问题
I have a table as below : (This is a few lines from my table)
T = table({'A';'A';'A';'B';'B';'B';'C';'C';'C';'C'}, {'x';'y';'z';'x';'w';'t';'z';'x';'t';'o'},[5;1;2;2;4;2;2;5;4;1], ...
'VariableNames', {'memberId', 'productId','Rating'});
T:
A x 5
A y 1
Z z 2
B x 2
B w 4
B t 2
C z 2
C x 5
C t 4
C o 1
C u 3
D r 1
D t 2
D w 5
.
.
.
.
I need to take the user A then Create a table like Previous table (Table T) and All rows are related to the user A to enter that table.At this point in the table are the following lines:
A x 5
A y 1
A z 2
Next, consider products related to this user i.e x,y,z . then All lines that contain x and then y and z are adding to the table.

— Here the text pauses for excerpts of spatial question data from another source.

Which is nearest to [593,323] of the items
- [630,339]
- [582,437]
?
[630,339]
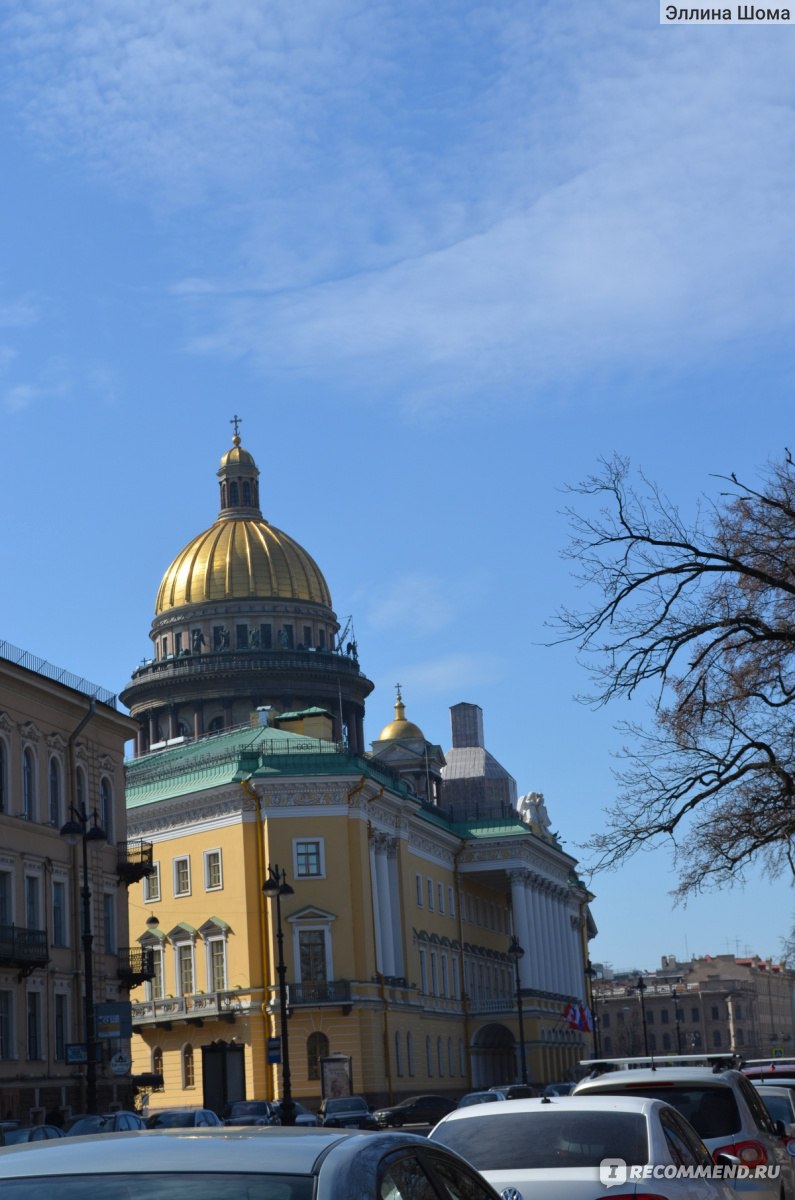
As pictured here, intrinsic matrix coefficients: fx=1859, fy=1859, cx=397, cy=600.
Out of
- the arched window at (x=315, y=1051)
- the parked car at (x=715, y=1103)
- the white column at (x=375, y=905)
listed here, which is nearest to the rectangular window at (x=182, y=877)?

At this point in the table are the following lines:
A x 5
A y 1
A z 2
B x 2
C z 2
C x 5
Then, other users have been added to the table to consider i.e B,C . Then The same thing was done for the first user (A) is done for this user (Respectively for B then C). This is done so that the required number of rows add in the table. Here, for example, 8 rows is required. i.e The end result is as follows:
A x 5
A y 1
A z 2
B x 2
C z 2
C x 5
B w 4
B t 2
i.e when work is finished the requested number of rows in the second table row to be imported.
I would be grateful if any body help me in this regard.
回答1:
Here is a way for doing what you ask for (though some cases are not well defined in your question):
% I added user 'D' for the scenario of an unconnected node
T = table({'A';'A';'A';'B';'B';'B';'C';'C';'C';'C';'D';'D';'D';'D'},...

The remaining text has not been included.